The gradual conversion into MMM results in the release of
DMM from depots such as lipid-rich tissues and plasma
proteins, and permits its movement through barriers such as
the blood–brain and placenta. A cysteine complex of the
monomethylated metabolite penetrates the endothelial cells of
the blood–brain barrier by mimicking methionine and using
the large neutral amino acid transporter.
Thus, the toxicity of DMM is mediated by its dealkylation.
Cleavage of the carbon–mercury bond generates MMM
metabolites, which can form covalent bonds with cellular
ligands with amphiphilic properties. The mercury center reacts
with sulfur and sulfur-containing thiol groups of enzymes
and thereby inhibits them, resulting in cellular dysfunction.

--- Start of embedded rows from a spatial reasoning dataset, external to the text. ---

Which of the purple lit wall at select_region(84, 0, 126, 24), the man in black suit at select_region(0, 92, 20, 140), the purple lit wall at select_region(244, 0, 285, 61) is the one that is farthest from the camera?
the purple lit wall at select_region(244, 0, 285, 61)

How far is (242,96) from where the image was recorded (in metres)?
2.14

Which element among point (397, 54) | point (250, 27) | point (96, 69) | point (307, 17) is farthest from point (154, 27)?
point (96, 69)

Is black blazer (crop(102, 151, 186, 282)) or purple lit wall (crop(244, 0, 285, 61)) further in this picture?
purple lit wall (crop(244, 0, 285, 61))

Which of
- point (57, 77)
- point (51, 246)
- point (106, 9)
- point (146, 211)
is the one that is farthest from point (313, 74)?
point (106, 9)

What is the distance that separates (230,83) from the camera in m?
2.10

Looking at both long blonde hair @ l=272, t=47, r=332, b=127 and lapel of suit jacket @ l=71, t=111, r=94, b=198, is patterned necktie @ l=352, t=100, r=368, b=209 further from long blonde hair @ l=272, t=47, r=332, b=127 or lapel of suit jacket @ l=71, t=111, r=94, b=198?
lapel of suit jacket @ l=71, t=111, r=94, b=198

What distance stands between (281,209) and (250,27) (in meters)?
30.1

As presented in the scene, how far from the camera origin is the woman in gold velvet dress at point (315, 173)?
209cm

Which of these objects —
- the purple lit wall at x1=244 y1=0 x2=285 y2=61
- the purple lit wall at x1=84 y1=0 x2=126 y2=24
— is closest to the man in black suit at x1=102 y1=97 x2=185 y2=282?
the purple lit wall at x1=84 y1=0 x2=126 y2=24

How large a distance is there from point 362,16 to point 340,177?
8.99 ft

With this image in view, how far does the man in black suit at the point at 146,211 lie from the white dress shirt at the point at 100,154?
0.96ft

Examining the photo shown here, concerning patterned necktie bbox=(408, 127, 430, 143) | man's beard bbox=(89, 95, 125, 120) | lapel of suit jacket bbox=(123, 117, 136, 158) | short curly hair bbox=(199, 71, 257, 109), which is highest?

The metal center of DMM acts as a soft acid, and binds tightly
to polarizable donor atoms in soft bases. An additional
mechanism of adverse effect is the disruption of the prooxidant–
antioxidant balance, causing oxidative damage to
biomolecules resulting cellular damage. Within cells, mercury
may interact with a variety of proteins, particularly microsomal
and mitochondrial enzymes. Recent studies demonstrated that
the combined administration of the antioxidants N-acetyl
cysteine, zinc, and selenium mitigated DMM acute and chronic
toxicity by reducing enzymatic and cellular dysfunction.
Incompatible with oxidizers (chlorates,
nitrates, peroxides, permanganates, perchlorates, chlorine,
bromine, fluorine, etc.); contact may cause fires or explosions. Keep away from alkaline materials, strong bases,
strong acids, oxoacids, epoxides. May be sensitive to light.